Predicting Response to Therapy for Graft-vs-Host Disease (GvHD) with a Rapid Immune Function Assay.

Background: GvHD following allogeneic hematopoietic stem cell transplantation (allo-HSCT) increases morbidity and mortality and is difficult to predict for. We explored the use of a novel immune function assay to determine whether an immunologic response to changes in immunosuppressive therapy for GvHD could predict clinical response.

Methods: The FDA-approved Cylex ® Immune Cell Function assay (ICF) measures the response of whole blood CD4+ lymphocytes to stimulation with phytohemagglutinin (PHA) with as read-out ATP production. The assay is quick and results are available on the same day. Use of this test in solid-organ transplant recipients demonstrated its utility in monitoring changes in immunosuppressive therapy. A retrospective analysis of the ICF assay results from allo-HSCT patients treated at our center for acute or chronic GvHD was conducted.
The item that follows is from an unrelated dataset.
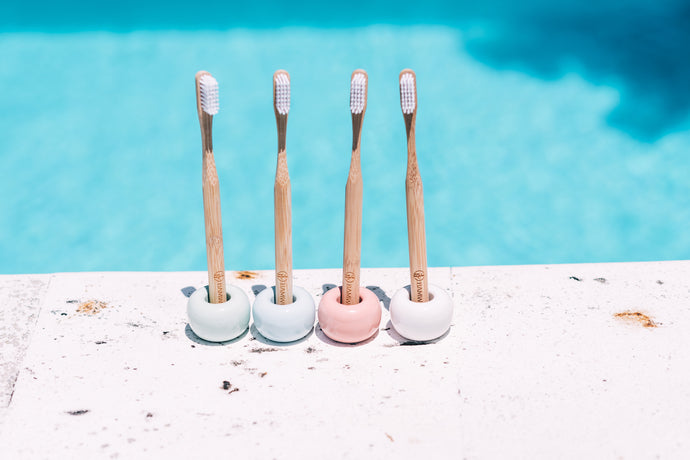 Four of BAMWOO's ceramic toothbrush holders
Results: 13 GvHD events (11 chronic, 2 acute) occurring in 8 patients between 35 and 2118 days post-transplant (682 +/− 556 d) were analyzed. At diagnosis of GvHD, the average ICF value was 425 +/− 111 ng/mL ATP. Same day white blood cell (WBC) and absolute neutrophil count (ANC) values were 10.6 +/− 3.2 x 10³ cells/μL and 9.2 +/− 3.3 x 10³ cells/μL, respectively. Treatment for GvHD consisted of increasing calcineurin inhibitor dose and addition of prednisone and/or other immunosuppressants. Ten GvHD events responded to therapy within 10 +/−7 days with a corresponding significant decrease of ICF values from 430 +/− 109 ng/mL to 239 +/− 130 ng/mL (p=0.002) and a decrease of WBC from 11.2 to 8.0 x10³ cells/μL (p=0.027). ANC and C - reactive protein values were not statistically different (p=0.09 and p>0.5 respectively). In contrast, no significant decrease in the ICF values before and after therapy (406 to 465 ng/mL ATP) was observed for the 3 GvHD events that failed to respond to therapy.

Conclusion: These preliminary data suggest that the ICF assay is a good predictor of response of GvHD to immunosuppressive therapy and could be used to intensify immunosuppression early in non-responders.